_Aim of the task:_ Write out the lines below verbatim, beginning with the very first one and stopping after the line that contains "238L215 242L217 248L220".

· · ·

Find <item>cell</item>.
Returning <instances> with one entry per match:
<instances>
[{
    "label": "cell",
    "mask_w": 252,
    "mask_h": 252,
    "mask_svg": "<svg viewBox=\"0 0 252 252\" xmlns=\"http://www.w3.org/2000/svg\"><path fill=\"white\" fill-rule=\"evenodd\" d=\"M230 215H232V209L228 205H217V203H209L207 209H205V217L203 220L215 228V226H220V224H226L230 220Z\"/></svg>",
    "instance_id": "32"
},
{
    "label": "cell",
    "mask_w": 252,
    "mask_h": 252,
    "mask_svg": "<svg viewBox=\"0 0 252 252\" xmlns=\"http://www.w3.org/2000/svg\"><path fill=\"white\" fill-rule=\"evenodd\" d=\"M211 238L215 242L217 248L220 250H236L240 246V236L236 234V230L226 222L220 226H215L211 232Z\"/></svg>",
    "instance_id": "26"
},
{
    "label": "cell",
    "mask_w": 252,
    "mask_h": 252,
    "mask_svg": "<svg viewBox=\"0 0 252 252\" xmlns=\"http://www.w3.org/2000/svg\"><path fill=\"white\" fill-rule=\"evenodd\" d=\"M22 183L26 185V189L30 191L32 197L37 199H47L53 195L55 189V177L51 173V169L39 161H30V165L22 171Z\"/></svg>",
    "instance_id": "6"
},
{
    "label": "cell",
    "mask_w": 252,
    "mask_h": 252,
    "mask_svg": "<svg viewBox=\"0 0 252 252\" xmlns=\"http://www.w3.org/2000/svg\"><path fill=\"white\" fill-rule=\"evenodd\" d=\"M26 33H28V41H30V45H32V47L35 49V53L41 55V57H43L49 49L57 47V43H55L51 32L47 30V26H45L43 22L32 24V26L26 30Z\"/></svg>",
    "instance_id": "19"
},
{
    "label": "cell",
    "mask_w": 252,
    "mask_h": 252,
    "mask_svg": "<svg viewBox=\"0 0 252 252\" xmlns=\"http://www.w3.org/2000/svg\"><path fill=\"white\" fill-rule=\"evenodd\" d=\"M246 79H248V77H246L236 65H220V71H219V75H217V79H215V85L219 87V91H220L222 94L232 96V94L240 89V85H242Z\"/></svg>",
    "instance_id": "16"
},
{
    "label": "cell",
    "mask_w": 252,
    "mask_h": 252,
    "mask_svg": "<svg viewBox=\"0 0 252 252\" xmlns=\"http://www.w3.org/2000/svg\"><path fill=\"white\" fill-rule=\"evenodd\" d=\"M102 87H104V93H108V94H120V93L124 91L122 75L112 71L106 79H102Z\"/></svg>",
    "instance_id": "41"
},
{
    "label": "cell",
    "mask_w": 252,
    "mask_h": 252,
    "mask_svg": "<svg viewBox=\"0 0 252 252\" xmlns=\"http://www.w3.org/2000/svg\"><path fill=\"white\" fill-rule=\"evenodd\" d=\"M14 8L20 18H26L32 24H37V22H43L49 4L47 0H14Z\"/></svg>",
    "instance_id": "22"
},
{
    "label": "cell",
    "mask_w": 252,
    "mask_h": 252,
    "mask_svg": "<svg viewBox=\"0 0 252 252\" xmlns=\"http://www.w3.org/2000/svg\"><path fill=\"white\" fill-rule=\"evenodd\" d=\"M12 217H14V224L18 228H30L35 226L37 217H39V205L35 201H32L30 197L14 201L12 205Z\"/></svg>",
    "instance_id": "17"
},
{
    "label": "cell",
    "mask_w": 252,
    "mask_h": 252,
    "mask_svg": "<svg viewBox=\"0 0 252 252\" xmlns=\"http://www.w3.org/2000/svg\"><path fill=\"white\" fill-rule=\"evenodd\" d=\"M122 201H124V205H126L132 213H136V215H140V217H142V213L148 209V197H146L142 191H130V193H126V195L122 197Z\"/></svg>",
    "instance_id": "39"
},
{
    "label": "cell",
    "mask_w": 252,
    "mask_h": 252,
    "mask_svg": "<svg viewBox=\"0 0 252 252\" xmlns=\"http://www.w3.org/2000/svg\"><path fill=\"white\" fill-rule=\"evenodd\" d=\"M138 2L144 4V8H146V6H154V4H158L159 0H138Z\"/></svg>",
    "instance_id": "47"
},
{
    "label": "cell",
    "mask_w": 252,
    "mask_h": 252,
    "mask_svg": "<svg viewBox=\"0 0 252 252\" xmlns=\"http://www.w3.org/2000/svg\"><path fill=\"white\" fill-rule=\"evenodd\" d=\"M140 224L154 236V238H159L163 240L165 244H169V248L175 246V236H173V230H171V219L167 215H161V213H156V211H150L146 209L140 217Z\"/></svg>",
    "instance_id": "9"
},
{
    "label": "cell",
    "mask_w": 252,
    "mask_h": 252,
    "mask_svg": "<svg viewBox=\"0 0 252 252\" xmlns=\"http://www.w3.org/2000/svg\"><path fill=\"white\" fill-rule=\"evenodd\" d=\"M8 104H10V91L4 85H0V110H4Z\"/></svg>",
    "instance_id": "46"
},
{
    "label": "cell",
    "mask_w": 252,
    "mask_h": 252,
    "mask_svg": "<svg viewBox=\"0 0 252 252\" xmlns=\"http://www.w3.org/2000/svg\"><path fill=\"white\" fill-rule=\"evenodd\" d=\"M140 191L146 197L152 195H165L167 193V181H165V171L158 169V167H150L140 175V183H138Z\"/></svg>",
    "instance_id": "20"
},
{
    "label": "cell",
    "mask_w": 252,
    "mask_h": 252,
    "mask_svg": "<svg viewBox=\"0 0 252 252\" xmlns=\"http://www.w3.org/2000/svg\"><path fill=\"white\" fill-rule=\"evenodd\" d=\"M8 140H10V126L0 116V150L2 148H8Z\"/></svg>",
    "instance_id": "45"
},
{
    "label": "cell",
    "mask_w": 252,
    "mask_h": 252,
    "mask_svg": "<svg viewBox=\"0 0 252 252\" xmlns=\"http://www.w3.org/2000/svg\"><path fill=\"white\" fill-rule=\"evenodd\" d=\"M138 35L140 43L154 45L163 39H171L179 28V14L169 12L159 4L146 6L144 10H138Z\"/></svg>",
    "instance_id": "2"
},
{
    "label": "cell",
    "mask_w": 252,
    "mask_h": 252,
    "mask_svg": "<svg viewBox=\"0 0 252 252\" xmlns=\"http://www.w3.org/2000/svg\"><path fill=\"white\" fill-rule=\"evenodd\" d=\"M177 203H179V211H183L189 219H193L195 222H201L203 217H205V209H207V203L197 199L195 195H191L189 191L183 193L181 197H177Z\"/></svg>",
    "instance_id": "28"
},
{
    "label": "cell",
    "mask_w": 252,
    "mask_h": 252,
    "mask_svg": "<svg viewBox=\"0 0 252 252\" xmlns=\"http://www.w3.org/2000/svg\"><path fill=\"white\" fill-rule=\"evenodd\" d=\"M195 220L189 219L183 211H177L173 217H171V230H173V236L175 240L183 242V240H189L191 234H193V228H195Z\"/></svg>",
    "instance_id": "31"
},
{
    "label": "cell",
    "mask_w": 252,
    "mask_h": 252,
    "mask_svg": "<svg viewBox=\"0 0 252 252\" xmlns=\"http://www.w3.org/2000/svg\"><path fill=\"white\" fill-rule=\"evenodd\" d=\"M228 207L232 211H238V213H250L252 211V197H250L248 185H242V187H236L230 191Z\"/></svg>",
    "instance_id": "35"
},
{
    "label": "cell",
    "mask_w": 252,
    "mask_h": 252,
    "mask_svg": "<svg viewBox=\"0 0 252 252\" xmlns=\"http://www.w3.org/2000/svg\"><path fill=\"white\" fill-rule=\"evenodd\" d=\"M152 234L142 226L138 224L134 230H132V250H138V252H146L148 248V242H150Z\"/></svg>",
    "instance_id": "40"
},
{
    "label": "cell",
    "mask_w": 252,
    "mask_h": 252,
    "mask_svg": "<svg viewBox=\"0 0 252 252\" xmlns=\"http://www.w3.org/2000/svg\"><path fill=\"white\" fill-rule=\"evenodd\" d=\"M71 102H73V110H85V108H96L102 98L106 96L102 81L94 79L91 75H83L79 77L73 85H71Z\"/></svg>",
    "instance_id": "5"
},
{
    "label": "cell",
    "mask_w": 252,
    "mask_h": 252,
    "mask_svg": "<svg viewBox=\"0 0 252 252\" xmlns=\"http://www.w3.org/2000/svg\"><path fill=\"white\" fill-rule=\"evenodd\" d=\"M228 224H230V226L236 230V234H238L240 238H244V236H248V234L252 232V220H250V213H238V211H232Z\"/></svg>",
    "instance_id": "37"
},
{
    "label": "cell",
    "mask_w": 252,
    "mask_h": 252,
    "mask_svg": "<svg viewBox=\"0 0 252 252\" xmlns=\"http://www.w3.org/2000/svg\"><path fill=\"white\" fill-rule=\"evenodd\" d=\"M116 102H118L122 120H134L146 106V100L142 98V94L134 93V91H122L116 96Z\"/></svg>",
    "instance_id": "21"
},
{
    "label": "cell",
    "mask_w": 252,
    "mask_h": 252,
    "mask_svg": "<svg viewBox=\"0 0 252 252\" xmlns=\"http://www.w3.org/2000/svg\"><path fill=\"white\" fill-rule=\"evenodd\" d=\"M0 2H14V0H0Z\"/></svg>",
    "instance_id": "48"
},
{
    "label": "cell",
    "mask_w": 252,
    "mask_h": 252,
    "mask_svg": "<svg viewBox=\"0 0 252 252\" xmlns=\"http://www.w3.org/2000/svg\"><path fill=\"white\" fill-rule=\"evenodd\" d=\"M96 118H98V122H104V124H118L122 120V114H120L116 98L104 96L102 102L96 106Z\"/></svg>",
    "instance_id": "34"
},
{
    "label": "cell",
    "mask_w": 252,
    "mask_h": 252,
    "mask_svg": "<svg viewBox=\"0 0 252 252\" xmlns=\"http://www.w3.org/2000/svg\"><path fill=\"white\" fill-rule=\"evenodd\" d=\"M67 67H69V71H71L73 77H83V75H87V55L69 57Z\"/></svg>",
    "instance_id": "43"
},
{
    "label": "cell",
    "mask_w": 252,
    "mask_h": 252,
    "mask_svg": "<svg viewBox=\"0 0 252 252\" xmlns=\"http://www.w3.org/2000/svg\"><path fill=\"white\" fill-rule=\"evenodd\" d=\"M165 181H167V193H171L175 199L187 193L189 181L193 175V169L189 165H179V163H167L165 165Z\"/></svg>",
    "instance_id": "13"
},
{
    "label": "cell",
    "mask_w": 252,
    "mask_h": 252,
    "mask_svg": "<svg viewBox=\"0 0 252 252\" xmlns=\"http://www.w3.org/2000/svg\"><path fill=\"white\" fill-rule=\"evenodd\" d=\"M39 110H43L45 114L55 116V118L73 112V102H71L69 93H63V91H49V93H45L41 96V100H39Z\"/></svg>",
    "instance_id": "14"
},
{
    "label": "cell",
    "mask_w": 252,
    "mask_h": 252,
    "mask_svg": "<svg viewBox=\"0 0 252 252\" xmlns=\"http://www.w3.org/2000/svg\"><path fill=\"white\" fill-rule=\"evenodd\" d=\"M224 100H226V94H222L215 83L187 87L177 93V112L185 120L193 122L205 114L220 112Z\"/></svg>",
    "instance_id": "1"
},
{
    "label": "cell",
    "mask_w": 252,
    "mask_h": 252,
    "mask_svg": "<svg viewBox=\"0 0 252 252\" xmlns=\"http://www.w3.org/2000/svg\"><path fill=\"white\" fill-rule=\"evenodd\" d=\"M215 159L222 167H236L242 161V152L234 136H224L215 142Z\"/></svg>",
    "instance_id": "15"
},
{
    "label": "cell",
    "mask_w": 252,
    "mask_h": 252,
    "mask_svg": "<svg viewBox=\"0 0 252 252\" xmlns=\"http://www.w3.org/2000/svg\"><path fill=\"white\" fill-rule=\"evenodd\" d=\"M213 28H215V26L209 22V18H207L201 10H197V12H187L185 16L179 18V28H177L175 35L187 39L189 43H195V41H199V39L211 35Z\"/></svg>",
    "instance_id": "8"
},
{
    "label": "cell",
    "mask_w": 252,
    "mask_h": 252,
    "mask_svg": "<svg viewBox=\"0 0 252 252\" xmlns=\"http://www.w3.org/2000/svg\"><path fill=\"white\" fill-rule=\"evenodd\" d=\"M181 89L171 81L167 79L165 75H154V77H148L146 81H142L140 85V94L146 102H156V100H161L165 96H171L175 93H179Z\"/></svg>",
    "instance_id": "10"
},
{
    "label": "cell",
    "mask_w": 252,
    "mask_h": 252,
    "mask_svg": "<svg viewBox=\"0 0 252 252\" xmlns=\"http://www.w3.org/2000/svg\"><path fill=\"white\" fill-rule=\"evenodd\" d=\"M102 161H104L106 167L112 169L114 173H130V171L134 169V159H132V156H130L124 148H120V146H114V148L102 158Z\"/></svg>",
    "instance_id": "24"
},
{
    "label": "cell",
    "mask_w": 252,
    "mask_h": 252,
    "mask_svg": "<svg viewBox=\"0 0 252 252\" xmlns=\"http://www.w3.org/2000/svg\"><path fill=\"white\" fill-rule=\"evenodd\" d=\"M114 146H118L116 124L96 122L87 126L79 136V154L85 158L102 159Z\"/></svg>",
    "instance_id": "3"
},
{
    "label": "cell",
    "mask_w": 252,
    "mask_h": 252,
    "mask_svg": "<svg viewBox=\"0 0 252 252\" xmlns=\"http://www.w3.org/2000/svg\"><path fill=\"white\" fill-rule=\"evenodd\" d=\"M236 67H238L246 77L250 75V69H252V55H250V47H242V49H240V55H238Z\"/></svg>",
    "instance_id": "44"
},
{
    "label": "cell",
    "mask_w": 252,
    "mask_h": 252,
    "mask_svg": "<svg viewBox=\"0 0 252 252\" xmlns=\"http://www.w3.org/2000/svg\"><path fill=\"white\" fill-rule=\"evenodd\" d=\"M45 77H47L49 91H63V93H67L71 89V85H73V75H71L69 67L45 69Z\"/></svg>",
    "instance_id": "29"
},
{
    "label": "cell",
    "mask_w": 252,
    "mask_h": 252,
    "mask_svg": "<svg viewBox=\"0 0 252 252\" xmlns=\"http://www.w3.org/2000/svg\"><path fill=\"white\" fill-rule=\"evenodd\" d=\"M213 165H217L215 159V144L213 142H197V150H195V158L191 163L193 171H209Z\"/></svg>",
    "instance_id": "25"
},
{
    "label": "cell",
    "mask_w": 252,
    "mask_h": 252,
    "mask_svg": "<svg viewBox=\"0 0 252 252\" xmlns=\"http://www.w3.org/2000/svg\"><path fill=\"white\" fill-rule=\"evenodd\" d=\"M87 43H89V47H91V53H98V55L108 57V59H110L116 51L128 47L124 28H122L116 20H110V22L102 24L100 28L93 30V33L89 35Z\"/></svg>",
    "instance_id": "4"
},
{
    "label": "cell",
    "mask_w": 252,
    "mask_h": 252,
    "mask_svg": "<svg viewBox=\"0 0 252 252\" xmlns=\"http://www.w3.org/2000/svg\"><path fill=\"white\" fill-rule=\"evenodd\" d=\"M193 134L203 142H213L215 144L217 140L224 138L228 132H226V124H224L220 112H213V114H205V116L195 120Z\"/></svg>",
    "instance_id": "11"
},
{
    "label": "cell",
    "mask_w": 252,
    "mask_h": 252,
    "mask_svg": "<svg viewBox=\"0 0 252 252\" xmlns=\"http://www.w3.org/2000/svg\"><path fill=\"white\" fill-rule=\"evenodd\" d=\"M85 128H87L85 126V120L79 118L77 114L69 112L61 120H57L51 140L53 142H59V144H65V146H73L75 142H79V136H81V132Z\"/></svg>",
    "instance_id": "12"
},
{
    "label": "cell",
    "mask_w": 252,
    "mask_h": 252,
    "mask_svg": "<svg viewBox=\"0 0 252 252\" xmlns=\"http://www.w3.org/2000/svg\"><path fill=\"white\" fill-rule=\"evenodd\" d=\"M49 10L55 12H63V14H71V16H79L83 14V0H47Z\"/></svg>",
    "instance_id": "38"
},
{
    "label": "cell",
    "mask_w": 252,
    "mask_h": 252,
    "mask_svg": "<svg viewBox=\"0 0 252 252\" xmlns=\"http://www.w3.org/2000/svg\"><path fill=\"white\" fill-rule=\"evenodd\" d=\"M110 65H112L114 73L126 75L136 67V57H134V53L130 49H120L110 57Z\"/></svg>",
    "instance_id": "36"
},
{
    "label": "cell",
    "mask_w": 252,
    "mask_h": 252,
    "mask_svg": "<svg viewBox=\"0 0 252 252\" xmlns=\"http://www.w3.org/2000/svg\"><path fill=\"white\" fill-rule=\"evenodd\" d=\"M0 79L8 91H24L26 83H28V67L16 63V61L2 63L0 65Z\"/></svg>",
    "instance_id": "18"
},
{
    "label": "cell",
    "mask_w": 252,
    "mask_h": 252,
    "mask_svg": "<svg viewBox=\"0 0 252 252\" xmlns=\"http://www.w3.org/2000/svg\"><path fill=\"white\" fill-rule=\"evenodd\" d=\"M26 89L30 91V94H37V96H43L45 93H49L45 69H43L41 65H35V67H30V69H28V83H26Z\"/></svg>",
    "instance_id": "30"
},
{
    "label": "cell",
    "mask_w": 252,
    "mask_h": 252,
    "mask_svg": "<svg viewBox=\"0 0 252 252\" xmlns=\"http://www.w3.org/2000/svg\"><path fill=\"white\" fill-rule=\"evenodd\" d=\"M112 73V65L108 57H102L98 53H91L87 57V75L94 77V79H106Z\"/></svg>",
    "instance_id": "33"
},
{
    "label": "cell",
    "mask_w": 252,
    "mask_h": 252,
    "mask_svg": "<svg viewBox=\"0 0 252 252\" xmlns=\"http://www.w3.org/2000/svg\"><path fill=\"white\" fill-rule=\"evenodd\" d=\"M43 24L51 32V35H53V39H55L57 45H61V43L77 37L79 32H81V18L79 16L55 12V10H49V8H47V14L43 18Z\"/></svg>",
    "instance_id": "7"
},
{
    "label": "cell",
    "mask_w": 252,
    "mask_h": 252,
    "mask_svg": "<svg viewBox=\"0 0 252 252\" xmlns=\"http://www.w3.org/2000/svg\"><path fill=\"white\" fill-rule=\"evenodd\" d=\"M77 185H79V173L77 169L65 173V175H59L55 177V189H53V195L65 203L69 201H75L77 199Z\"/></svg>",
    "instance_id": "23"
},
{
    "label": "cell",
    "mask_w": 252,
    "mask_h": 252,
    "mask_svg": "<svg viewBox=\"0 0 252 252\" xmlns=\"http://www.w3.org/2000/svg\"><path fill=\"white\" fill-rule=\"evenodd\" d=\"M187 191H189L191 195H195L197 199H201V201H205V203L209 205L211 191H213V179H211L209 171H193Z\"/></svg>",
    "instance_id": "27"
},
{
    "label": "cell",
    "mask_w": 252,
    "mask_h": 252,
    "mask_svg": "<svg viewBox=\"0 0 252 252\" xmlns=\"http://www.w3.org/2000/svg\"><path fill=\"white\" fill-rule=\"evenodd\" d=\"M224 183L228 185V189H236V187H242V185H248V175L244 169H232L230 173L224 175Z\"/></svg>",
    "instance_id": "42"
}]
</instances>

· · ·

_Result for this task:_
Find <item>cell</item>.
Returning <instances> with one entry per match:
<instances>
[{
    "label": "cell",
    "mask_w": 252,
    "mask_h": 252,
    "mask_svg": "<svg viewBox=\"0 0 252 252\" xmlns=\"http://www.w3.org/2000/svg\"><path fill=\"white\" fill-rule=\"evenodd\" d=\"M230 215H232V209L228 205H217V203H209L207 209H205V217L203 220L215 228V226H220V224H226L230 220Z\"/></svg>",
    "instance_id": "32"
},
{
    "label": "cell",
    "mask_w": 252,
    "mask_h": 252,
    "mask_svg": "<svg viewBox=\"0 0 252 252\" xmlns=\"http://www.w3.org/2000/svg\"><path fill=\"white\" fill-rule=\"evenodd\" d=\"M211 238L215 242L217 248L220 250H236L240 246V236L236 234V230L226 222L220 226H215L211 232Z\"/></svg>",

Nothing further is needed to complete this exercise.